"If we can't learn to live together, we're gonna die alone"

Saturday, November 2, 2013

The PUB gives a Venue - and a Voice back to Amherst Music Scene

The first Sunday in October was overcast with the type of constant drizzle that outlasts the stamina of most folks and by nightfall a serious damp had crept into the atmosphere, turning the prematurely fallen leaves into mounds of asthma-inducing clutter. The Patriots had sustained their first loss of the season and many folks had already retired to the warmth of their dens, couches and favorite chairs to escape into Sunday Night football. But a steady flow of patron’s into downtown Amherst’s longtime mainstay latenight bar, The Pub, didn’t seem to notice the foul weather or foul mood of New Englanders across the area.
Fans check out Outer Stylie
            If it was a bad night for live music, someone forget to tell Nate Martel, a local axe-shredder and live music promoter known for his psychedelic wall of guitar noise. Martel was leading the band on stage as well as the hopes of the audience, and his efforts were not going without reward. Having wrapped on a longtime stint as the leader of a Sunday night open mic at Sunderland’s “Snowzee’s”, Nate and compatriot bass player Tom Shack had scoured the area for a new venue to bring their inherited Sunday night crew. Just another in a long line of casualties in the war on live music in the Pioneer Valley, the ownership at Snowzees had recently changed hands. With the changing of the guard, the lights went down on Martel’s long-standing showcase.
            But AJ Jolley, owner and general manager of The Pub, had recently parlayed with Martel and Shack and with the mutual goal of providing the local music scene with a positive and regular outlet, they agreed to revive the Sunday Night affair on a long-term basis in a new location.
            “There’s just nowhere to play in Amherst,” AJ opined as the band was running through its first jam of the evening.
            “I just want to show people that live music can work in Amherst, and we think we have the right place to get it off the ground.”
            He isn’t wrong. On either account. Amherst-based musicians have struggled for many years to implement a thriving showcase in any number of local would-be venues. But often town bylaws calling for low decibels after certain hours, along with other declarations of minutia from Town Hall and the Zoning Board have made it extremely difficult for venues to keep a consistent schedule of live local music. The difficulties plaguing Amherst’s local music scene have been well documented. In the 2000’s, Amherst Brewing Company carried a live music calendar for some time but eventually even ABC was forced to pull the plug as dwindling attendance and constant heckling from town administration made it hard to afford and more trouble than it was worth.

====

## [BRIEF]
Repeat the stretch of the Amherst music scene post from "But AJ Jolley, owner" through "of the evening.", swapping "parlayed" for "met".

## [DATASET CONTENT]
====

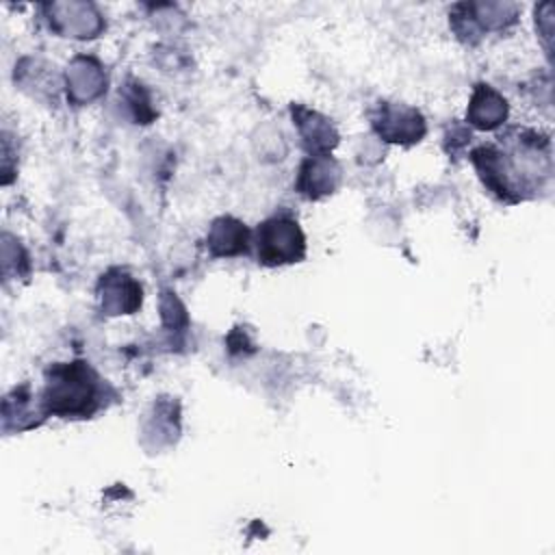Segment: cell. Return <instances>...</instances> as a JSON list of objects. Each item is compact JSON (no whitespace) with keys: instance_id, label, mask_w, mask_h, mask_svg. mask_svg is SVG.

====

## [WRITTEN ANSWER]
But AJ Jolley, owner and general manager of The Pub, had recently met with Martel and Shack and with the mutual goal of providing the local music scene with a positive and regular outlet, they agreed to revive the Sunday Night affair on a long-term basis in a new location.
            “There’s just nowhere to play in Amherst,” AJ opined as the band was running through its first jam of the evening.